§ **TASK GOAL**
Extract all lines in the data that contain the word "than".

Start of EXTRACTED RECORDS

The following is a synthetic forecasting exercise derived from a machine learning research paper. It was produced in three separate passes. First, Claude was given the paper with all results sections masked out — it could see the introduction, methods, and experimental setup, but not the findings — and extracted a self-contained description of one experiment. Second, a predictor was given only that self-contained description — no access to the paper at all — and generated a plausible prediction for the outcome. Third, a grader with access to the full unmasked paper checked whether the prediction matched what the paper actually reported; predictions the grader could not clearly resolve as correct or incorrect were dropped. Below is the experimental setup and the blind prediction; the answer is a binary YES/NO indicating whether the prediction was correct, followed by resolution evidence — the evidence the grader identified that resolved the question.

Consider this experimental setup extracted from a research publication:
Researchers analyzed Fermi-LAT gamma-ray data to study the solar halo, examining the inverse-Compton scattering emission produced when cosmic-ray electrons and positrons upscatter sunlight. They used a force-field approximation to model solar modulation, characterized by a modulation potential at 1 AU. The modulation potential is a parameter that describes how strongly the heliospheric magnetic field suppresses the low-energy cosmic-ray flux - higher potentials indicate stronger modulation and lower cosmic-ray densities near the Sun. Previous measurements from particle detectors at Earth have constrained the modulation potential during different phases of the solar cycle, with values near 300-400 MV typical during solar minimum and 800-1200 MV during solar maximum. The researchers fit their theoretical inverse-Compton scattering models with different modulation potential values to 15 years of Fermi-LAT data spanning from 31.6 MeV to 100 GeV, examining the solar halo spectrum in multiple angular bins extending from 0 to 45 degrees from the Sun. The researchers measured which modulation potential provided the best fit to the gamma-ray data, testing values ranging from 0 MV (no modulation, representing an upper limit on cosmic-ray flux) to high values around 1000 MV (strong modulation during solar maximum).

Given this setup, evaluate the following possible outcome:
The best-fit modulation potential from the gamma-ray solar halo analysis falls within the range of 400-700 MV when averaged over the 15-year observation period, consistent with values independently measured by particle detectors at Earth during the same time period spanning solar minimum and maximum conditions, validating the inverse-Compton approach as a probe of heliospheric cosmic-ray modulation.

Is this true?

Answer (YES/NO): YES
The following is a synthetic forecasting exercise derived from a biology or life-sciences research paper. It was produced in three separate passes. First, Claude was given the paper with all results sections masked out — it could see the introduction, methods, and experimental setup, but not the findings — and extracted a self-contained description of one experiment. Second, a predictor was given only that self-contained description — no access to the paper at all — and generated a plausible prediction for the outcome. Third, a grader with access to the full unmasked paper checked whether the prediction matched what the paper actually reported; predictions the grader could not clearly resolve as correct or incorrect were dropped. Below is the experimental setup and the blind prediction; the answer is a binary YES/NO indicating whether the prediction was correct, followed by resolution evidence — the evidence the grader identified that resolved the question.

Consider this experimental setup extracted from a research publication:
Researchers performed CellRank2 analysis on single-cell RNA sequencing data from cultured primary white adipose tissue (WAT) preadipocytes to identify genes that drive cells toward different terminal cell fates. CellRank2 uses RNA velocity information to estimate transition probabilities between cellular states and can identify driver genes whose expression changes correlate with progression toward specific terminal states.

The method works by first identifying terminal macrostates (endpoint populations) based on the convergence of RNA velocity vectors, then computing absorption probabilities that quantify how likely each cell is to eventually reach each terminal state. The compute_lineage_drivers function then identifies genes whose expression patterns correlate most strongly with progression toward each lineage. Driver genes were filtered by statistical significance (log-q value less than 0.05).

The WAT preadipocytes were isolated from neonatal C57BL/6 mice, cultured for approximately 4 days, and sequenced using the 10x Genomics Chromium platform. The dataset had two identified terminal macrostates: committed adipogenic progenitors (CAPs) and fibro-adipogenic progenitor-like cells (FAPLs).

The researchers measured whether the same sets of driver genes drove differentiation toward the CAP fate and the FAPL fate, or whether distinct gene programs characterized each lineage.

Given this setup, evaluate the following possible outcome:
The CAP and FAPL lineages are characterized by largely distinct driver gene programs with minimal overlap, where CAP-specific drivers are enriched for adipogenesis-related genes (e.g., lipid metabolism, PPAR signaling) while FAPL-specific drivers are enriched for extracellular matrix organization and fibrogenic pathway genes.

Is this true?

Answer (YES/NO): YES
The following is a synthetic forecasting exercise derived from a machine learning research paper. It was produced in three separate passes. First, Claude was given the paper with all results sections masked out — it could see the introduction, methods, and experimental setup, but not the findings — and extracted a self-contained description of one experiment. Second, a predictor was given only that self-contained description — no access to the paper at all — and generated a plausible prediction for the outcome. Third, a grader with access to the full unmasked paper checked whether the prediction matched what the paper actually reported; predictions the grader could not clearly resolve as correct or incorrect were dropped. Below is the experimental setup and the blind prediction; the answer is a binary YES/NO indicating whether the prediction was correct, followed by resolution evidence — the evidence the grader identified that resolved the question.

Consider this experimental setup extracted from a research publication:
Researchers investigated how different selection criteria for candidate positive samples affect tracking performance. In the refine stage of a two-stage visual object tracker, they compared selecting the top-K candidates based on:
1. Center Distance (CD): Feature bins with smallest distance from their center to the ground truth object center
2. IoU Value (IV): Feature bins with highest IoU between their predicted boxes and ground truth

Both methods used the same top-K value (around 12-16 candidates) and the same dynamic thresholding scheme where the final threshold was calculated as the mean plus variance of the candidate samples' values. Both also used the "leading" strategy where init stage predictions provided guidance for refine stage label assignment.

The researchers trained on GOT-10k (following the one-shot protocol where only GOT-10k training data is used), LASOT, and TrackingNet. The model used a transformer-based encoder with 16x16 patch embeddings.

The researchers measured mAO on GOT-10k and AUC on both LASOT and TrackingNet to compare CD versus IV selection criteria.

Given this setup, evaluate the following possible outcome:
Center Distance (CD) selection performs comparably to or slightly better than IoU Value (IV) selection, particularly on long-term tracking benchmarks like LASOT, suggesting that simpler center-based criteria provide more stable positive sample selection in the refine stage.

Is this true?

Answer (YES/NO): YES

End of EXTRACTED RECORDS

§ **TASK ANSWER**
The method works by first identifying terminal macrostates (endpoint populations) based on the convergence of RNA velocity vectors, then computing absorption probabilities that quantify how likely each cell is to eventually reach each terminal state. The compute_lineage_drivers function then identifies genes whose expression patterns correlate most strongly with progression toward each lineage. Driver genes were filtered by statistical significance (log-q value less than 0.05).
Center Distance (CD) selection performs comparably to or slightly better than IoU Value (IV) selection, particularly on long-term tracking benchmarks like LASOT, suggesting that simpler center-based criteria provide more stable positive sample selection in the refine stage.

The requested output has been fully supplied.